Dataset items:
****************

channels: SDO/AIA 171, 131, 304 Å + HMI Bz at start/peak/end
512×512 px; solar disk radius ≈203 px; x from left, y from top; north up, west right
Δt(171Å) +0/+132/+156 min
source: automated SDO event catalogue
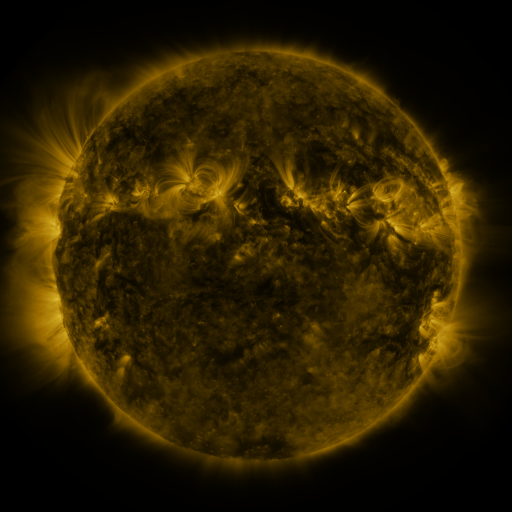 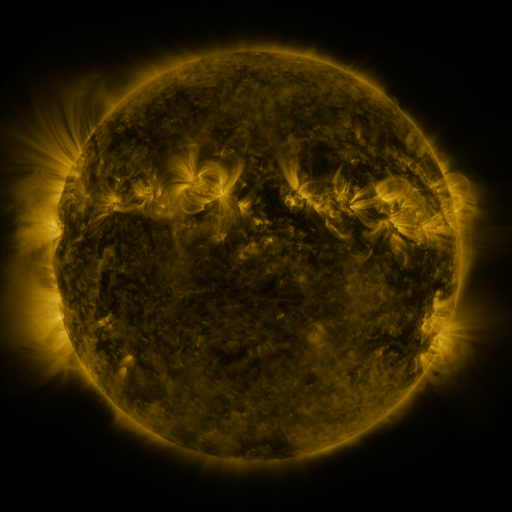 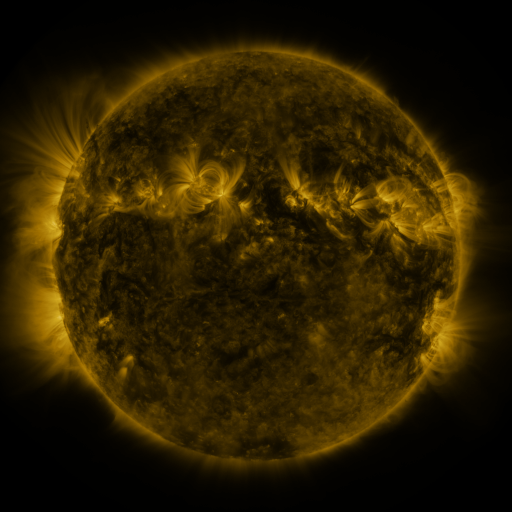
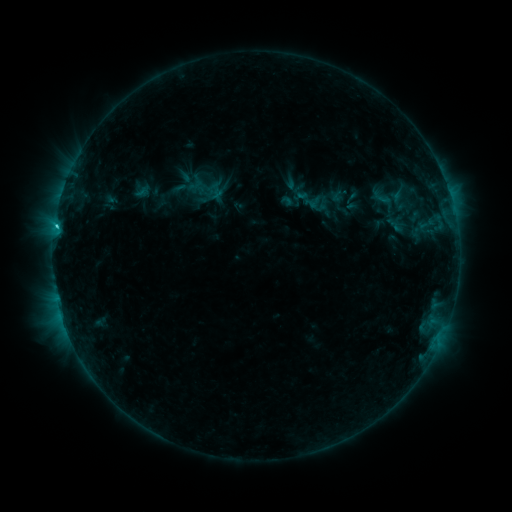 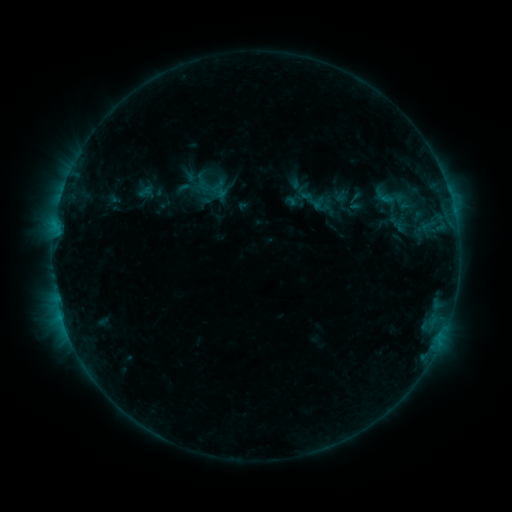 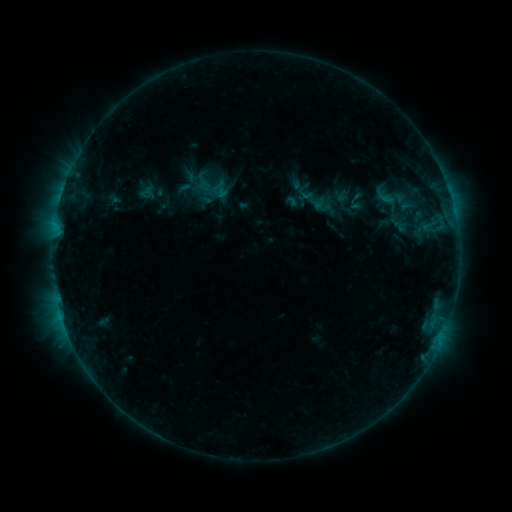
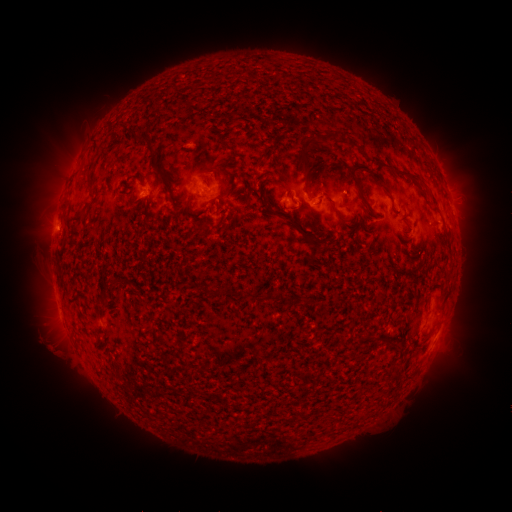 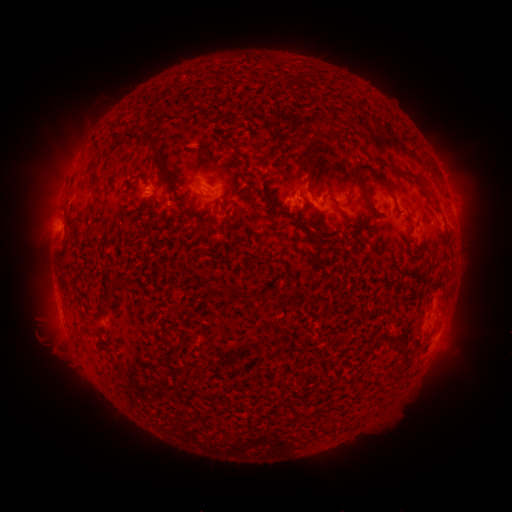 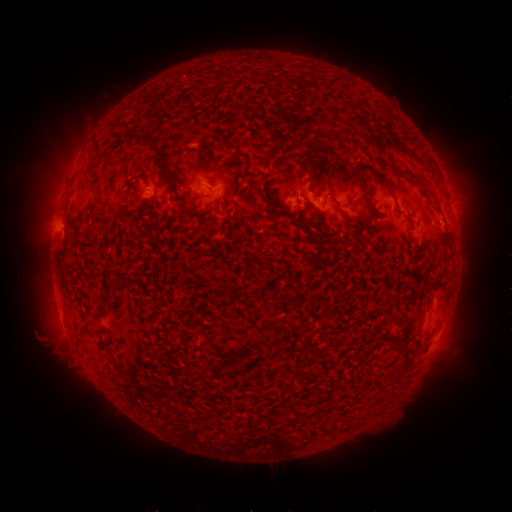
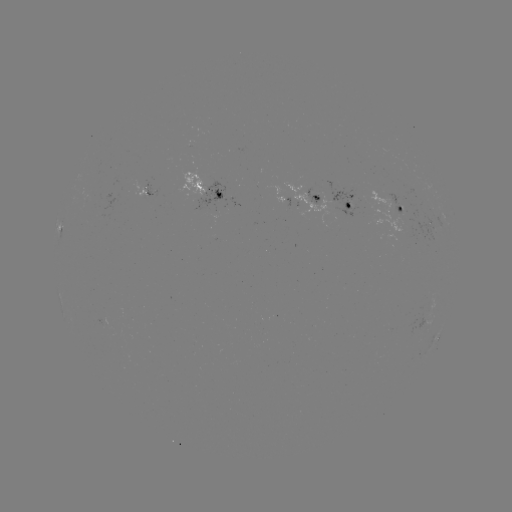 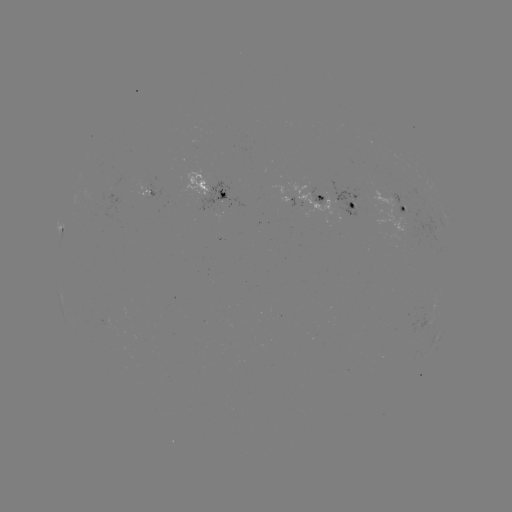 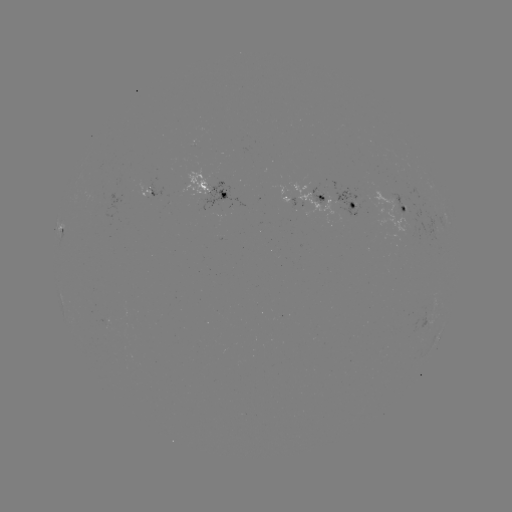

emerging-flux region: [308, 188, 325, 205]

****************

• _Written exercise_: Copy every line of the records word for word, but leave the pictures out.

• _Response_:
channels: SDO/AIA 171, 131, 304 Å + HMI Bz at start/peak/end
512×512 px; solar disk radius ≈203 px; x from left, y from top; north up, west right
Δt(171Å) +0/+132/+156 min
source: automated SDO event catalogue

emerging-flux region: [308, 188, 325, 205]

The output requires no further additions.